▶ _EXERCISE INPUT_:
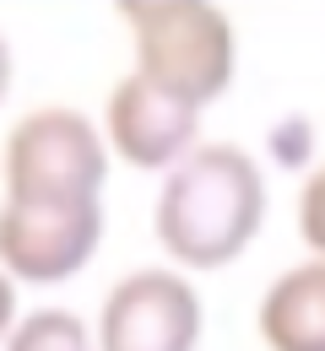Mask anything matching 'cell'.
<instances>
[{
	"label": "cell",
	"instance_id": "cell-1",
	"mask_svg": "<svg viewBox=\"0 0 325 351\" xmlns=\"http://www.w3.org/2000/svg\"><path fill=\"white\" fill-rule=\"evenodd\" d=\"M266 217V178L238 146H195L157 195V243L185 270H217L249 249Z\"/></svg>",
	"mask_w": 325,
	"mask_h": 351
},
{
	"label": "cell",
	"instance_id": "cell-3",
	"mask_svg": "<svg viewBox=\"0 0 325 351\" xmlns=\"http://www.w3.org/2000/svg\"><path fill=\"white\" fill-rule=\"evenodd\" d=\"M103 178H109L103 130L76 108H33L5 135L0 152L5 206H103Z\"/></svg>",
	"mask_w": 325,
	"mask_h": 351
},
{
	"label": "cell",
	"instance_id": "cell-9",
	"mask_svg": "<svg viewBox=\"0 0 325 351\" xmlns=\"http://www.w3.org/2000/svg\"><path fill=\"white\" fill-rule=\"evenodd\" d=\"M298 232L315 249V260H325V168H315L298 195Z\"/></svg>",
	"mask_w": 325,
	"mask_h": 351
},
{
	"label": "cell",
	"instance_id": "cell-6",
	"mask_svg": "<svg viewBox=\"0 0 325 351\" xmlns=\"http://www.w3.org/2000/svg\"><path fill=\"white\" fill-rule=\"evenodd\" d=\"M195 130H201V108L136 76V71L109 97V152H120L131 168H168L174 173L195 152Z\"/></svg>",
	"mask_w": 325,
	"mask_h": 351
},
{
	"label": "cell",
	"instance_id": "cell-8",
	"mask_svg": "<svg viewBox=\"0 0 325 351\" xmlns=\"http://www.w3.org/2000/svg\"><path fill=\"white\" fill-rule=\"evenodd\" d=\"M93 346H98V335H87V324L76 313H65V308L27 313L5 341V351H93Z\"/></svg>",
	"mask_w": 325,
	"mask_h": 351
},
{
	"label": "cell",
	"instance_id": "cell-10",
	"mask_svg": "<svg viewBox=\"0 0 325 351\" xmlns=\"http://www.w3.org/2000/svg\"><path fill=\"white\" fill-rule=\"evenodd\" d=\"M11 330H16V281L0 270V346L11 341Z\"/></svg>",
	"mask_w": 325,
	"mask_h": 351
},
{
	"label": "cell",
	"instance_id": "cell-5",
	"mask_svg": "<svg viewBox=\"0 0 325 351\" xmlns=\"http://www.w3.org/2000/svg\"><path fill=\"white\" fill-rule=\"evenodd\" d=\"M103 206H5L0 200V270L27 287L71 281L98 254Z\"/></svg>",
	"mask_w": 325,
	"mask_h": 351
},
{
	"label": "cell",
	"instance_id": "cell-4",
	"mask_svg": "<svg viewBox=\"0 0 325 351\" xmlns=\"http://www.w3.org/2000/svg\"><path fill=\"white\" fill-rule=\"evenodd\" d=\"M201 298L179 270H131L98 313V351H195Z\"/></svg>",
	"mask_w": 325,
	"mask_h": 351
},
{
	"label": "cell",
	"instance_id": "cell-7",
	"mask_svg": "<svg viewBox=\"0 0 325 351\" xmlns=\"http://www.w3.org/2000/svg\"><path fill=\"white\" fill-rule=\"evenodd\" d=\"M255 324L271 351H325V260H304L277 276Z\"/></svg>",
	"mask_w": 325,
	"mask_h": 351
},
{
	"label": "cell",
	"instance_id": "cell-2",
	"mask_svg": "<svg viewBox=\"0 0 325 351\" xmlns=\"http://www.w3.org/2000/svg\"><path fill=\"white\" fill-rule=\"evenodd\" d=\"M131 44H136V76L168 87L195 108H206L212 97L233 87V22L217 5L201 0H125L120 5Z\"/></svg>",
	"mask_w": 325,
	"mask_h": 351
},
{
	"label": "cell",
	"instance_id": "cell-11",
	"mask_svg": "<svg viewBox=\"0 0 325 351\" xmlns=\"http://www.w3.org/2000/svg\"><path fill=\"white\" fill-rule=\"evenodd\" d=\"M5 87H11V49L0 38V97H5Z\"/></svg>",
	"mask_w": 325,
	"mask_h": 351
}]
</instances>
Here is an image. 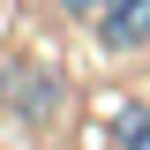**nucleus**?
Listing matches in <instances>:
<instances>
[{"label":"nucleus","instance_id":"obj_1","mask_svg":"<svg viewBox=\"0 0 150 150\" xmlns=\"http://www.w3.org/2000/svg\"><path fill=\"white\" fill-rule=\"evenodd\" d=\"M0 98L15 105V120H30V128H45V120H60V105H68V83H60L53 68H38V60H0Z\"/></svg>","mask_w":150,"mask_h":150},{"label":"nucleus","instance_id":"obj_2","mask_svg":"<svg viewBox=\"0 0 150 150\" xmlns=\"http://www.w3.org/2000/svg\"><path fill=\"white\" fill-rule=\"evenodd\" d=\"M98 45L105 53H135V45H150V0H98Z\"/></svg>","mask_w":150,"mask_h":150},{"label":"nucleus","instance_id":"obj_3","mask_svg":"<svg viewBox=\"0 0 150 150\" xmlns=\"http://www.w3.org/2000/svg\"><path fill=\"white\" fill-rule=\"evenodd\" d=\"M105 135H112V150H150V105L143 98H120L112 120H105Z\"/></svg>","mask_w":150,"mask_h":150},{"label":"nucleus","instance_id":"obj_4","mask_svg":"<svg viewBox=\"0 0 150 150\" xmlns=\"http://www.w3.org/2000/svg\"><path fill=\"white\" fill-rule=\"evenodd\" d=\"M60 8H68V15H83V23L98 15V0H60Z\"/></svg>","mask_w":150,"mask_h":150}]
</instances>
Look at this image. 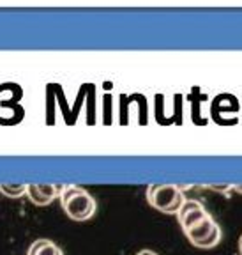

▶ _TASK DESCRIPTION_: Please print the data word for word, from its first line down to and including the line that contains "178H109L103 130L76 108H33L5", and leave the pictures out.

▶ _FINAL ANSWER_:
Mask anything matching 'cell'.
<instances>
[{
	"label": "cell",
	"instance_id": "cell-1",
	"mask_svg": "<svg viewBox=\"0 0 325 351\" xmlns=\"http://www.w3.org/2000/svg\"><path fill=\"white\" fill-rule=\"evenodd\" d=\"M266 217V178L238 146H195L157 195V243L185 270H217L249 249Z\"/></svg>",
	"mask_w": 325,
	"mask_h": 351
},
{
	"label": "cell",
	"instance_id": "cell-3",
	"mask_svg": "<svg viewBox=\"0 0 325 351\" xmlns=\"http://www.w3.org/2000/svg\"><path fill=\"white\" fill-rule=\"evenodd\" d=\"M103 178H109L103 130L76 108H33L5 135L0 152L5 206H103Z\"/></svg>",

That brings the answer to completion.